To solve these problems, it’s important to tackle one issue at a time. Determine whether you want to focus on training, incubation, or activation, and identify those willing to pay. For young entrepreneurs without funds, you need to find innovative ways to finance your services. Taking equity in startups takes time to mature.
To attract talent, consider hiring part-time staff or people on a project, activity, or mentoring basis. This helps bring in quality staff without incurring high costs. Also, create incentives other than salary and find passionate individuals who want to contribute to Africa’s growth on the global stage.
Dreams Talks: As Executive Director of the Hub, tell us about your proudest moments in achievements for the Hub gained thus far ?
Steve Tchoumba: I don’t have just one proudest moment; I have several.
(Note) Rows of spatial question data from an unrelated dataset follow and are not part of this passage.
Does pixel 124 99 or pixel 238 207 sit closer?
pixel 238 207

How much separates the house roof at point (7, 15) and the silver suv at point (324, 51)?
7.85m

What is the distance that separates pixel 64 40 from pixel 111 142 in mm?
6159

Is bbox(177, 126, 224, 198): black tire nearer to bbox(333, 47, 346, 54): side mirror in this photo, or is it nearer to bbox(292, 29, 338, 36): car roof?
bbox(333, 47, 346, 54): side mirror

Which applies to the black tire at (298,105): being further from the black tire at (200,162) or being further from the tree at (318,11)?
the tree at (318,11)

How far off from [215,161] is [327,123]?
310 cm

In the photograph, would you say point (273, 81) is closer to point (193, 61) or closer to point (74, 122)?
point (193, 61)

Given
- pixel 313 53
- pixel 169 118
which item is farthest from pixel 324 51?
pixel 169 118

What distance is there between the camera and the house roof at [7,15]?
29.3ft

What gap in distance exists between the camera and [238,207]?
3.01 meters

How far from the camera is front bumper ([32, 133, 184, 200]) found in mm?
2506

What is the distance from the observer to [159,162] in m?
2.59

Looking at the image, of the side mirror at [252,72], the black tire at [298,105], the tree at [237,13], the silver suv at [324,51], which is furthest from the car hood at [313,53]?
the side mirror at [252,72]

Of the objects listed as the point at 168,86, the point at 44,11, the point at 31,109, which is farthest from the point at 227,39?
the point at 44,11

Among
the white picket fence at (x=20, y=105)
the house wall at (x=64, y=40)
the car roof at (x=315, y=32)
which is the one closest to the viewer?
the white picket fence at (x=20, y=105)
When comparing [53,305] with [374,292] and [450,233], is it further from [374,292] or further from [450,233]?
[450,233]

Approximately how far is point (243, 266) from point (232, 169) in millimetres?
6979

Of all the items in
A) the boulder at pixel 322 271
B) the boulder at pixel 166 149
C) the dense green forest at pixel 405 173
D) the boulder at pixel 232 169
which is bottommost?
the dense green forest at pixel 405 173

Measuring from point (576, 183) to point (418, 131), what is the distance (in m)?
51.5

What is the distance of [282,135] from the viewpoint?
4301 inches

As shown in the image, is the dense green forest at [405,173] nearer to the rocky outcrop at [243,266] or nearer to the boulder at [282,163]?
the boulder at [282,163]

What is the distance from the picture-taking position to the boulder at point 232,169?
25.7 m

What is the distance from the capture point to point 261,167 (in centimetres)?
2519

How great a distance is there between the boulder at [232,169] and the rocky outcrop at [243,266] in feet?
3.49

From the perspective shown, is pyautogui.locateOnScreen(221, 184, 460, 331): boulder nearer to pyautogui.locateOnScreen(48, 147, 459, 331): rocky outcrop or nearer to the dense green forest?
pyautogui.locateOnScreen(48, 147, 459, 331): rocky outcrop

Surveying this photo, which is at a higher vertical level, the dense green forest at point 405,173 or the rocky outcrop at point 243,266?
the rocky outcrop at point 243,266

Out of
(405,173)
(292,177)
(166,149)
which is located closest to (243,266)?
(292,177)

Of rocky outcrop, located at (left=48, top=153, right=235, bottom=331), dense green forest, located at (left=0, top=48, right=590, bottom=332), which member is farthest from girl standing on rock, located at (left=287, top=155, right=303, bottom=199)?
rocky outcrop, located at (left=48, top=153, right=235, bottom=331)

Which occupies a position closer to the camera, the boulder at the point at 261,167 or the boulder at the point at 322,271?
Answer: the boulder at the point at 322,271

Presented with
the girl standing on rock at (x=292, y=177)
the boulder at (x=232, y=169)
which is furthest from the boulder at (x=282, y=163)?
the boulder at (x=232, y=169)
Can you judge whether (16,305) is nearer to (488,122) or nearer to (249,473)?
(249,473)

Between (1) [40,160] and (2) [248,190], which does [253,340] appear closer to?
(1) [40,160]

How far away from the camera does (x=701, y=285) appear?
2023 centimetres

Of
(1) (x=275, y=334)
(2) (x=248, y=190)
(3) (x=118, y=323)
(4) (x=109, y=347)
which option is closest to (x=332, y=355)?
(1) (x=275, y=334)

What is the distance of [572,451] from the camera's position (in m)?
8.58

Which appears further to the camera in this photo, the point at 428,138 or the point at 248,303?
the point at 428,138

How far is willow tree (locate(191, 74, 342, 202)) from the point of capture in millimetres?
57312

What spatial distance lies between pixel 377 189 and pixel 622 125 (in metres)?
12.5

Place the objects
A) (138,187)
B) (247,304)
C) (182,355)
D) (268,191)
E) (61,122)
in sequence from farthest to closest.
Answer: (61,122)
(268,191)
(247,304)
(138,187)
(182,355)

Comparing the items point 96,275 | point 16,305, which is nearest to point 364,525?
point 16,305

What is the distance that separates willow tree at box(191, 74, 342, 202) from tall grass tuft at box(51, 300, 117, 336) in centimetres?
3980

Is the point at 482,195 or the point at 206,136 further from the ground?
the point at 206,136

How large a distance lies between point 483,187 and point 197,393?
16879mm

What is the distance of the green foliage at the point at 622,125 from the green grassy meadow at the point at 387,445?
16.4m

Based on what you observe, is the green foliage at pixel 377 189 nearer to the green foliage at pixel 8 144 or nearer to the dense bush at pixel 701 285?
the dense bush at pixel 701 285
For me, it’s about meeting up with entrepreneurs, sharing their passion, and seeing their drive. We recently did a program for women entrepreneurs in rural areas. These women are not specifically in tech, but we help them organize and structure their businesses while introducing some tech elements. After the two-week training, we do monthly visits to their companies. Visiting them on-site, seeing them thrive, and witnessing their passion are the moments that truly make it for me.
Dreams Talks: 20 years from now what Will ActivSpaces mean to the next generation?
Steve Tchoumba: Ten years from where we started, I want to believe that we have shown what is capable of technology in Africa and what technology can create. And 20 years from now. I want us to be seen, remembered, as great innovators, not just the hope that was helping start-ups. But innovators that redefined how Africa does business for you. And this is how I hope. We see active spaces 20 years from now.